- [EXERCISE REQUIREMENTS] Please pick out each line in the listing below that contains the string "meters" and copy those lines. Matching is case-sensitive.

-- start of THE DATA --

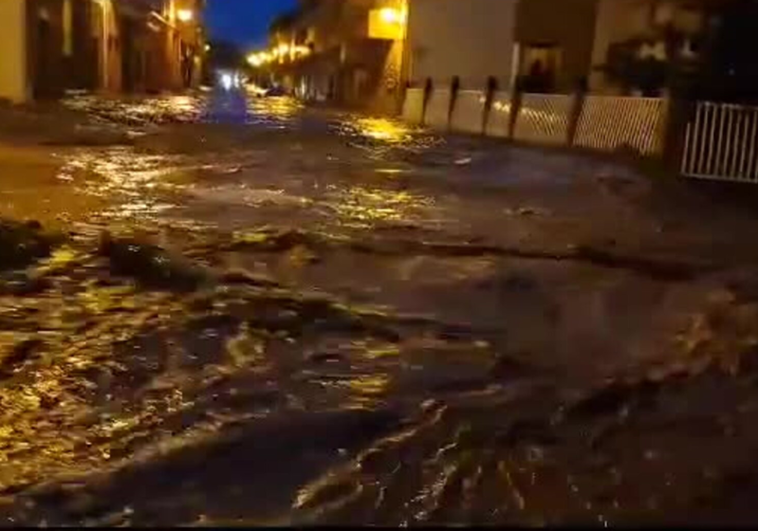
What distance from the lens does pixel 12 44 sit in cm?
2178

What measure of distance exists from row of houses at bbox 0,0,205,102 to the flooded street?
14513 millimetres

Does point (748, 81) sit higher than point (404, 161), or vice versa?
point (748, 81)

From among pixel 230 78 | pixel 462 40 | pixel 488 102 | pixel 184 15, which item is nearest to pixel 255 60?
pixel 230 78

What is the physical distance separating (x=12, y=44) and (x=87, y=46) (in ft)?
31.6

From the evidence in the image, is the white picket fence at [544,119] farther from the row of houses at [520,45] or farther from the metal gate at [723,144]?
the metal gate at [723,144]

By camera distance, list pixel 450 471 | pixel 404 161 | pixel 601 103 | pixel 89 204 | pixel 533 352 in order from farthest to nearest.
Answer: pixel 601 103 < pixel 404 161 < pixel 89 204 < pixel 533 352 < pixel 450 471

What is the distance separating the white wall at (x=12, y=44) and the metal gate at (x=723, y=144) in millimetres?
15068

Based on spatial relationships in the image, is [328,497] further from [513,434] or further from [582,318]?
[582,318]

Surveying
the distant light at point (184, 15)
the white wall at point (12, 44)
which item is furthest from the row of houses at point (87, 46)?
Answer: the distant light at point (184, 15)

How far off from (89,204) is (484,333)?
467cm

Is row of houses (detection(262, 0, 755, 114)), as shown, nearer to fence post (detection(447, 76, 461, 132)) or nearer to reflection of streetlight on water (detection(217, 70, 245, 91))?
fence post (detection(447, 76, 461, 132))

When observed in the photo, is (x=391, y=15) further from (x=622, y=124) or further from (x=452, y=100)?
(x=622, y=124)

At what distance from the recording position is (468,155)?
52.9 feet

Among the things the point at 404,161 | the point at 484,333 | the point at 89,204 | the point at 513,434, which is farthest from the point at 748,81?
the point at 513,434
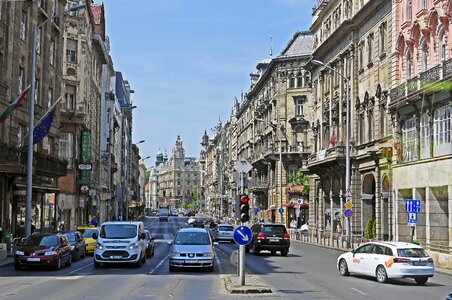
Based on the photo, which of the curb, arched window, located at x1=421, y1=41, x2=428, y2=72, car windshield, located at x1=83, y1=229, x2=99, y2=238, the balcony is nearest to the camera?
the curb

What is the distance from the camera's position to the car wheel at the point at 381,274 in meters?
23.0

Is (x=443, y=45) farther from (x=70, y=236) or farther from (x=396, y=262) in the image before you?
(x=70, y=236)

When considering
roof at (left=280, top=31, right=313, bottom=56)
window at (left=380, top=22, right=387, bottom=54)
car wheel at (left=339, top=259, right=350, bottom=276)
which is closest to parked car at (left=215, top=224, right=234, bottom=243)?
window at (left=380, top=22, right=387, bottom=54)

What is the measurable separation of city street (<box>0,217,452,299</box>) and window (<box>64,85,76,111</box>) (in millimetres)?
34330

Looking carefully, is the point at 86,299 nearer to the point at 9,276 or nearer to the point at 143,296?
the point at 143,296

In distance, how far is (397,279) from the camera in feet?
81.1

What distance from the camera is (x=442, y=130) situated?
36.7 meters

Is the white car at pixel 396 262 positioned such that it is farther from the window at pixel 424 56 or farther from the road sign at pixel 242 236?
the window at pixel 424 56

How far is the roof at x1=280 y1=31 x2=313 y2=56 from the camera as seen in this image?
8919 centimetres

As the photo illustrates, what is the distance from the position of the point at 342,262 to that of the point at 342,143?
98.9 ft

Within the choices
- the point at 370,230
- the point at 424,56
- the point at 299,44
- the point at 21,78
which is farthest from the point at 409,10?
the point at 299,44

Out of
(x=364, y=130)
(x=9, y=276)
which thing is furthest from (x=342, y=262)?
(x=364, y=130)

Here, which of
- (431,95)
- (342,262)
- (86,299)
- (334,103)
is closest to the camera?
(86,299)

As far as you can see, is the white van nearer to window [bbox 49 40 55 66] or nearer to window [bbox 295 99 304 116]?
window [bbox 49 40 55 66]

-- end of THE DATA --

- [TASK OUTPUT]
What is the distance from the camera's position to the car wheel at the point at 381,274 in meters?
36.7 meters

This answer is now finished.